Stated problem
Can you retype all of the material below line for line, without changing a character and with the pictures left out?

Given records
------------------------------------------------------------
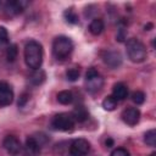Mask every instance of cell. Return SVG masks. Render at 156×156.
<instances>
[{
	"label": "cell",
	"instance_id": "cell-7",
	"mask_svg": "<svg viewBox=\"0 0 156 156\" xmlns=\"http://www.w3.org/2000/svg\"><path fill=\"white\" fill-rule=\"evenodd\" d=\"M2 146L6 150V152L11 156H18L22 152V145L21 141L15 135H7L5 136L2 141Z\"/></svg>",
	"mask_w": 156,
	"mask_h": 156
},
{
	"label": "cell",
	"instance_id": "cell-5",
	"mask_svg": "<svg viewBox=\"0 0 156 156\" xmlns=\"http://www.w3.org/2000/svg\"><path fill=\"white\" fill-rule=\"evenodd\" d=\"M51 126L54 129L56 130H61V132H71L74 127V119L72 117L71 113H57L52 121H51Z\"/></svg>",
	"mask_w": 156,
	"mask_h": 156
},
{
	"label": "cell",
------------------------------------------------------------
Result
Mask every instance of cell. Return SVG masks. Render at 156×156.
<instances>
[{
	"label": "cell",
	"instance_id": "cell-7",
	"mask_svg": "<svg viewBox=\"0 0 156 156\" xmlns=\"http://www.w3.org/2000/svg\"><path fill=\"white\" fill-rule=\"evenodd\" d=\"M2 146L6 150V152L11 156H18L22 152V145L21 141L15 135H7L5 136L2 141Z\"/></svg>",
	"mask_w": 156,
	"mask_h": 156
},
{
	"label": "cell",
	"instance_id": "cell-5",
	"mask_svg": "<svg viewBox=\"0 0 156 156\" xmlns=\"http://www.w3.org/2000/svg\"><path fill=\"white\" fill-rule=\"evenodd\" d=\"M51 126L54 129L56 130H61V132H71L74 127V119L72 117L71 113H57L52 121H51Z\"/></svg>",
	"mask_w": 156,
	"mask_h": 156
},
{
	"label": "cell",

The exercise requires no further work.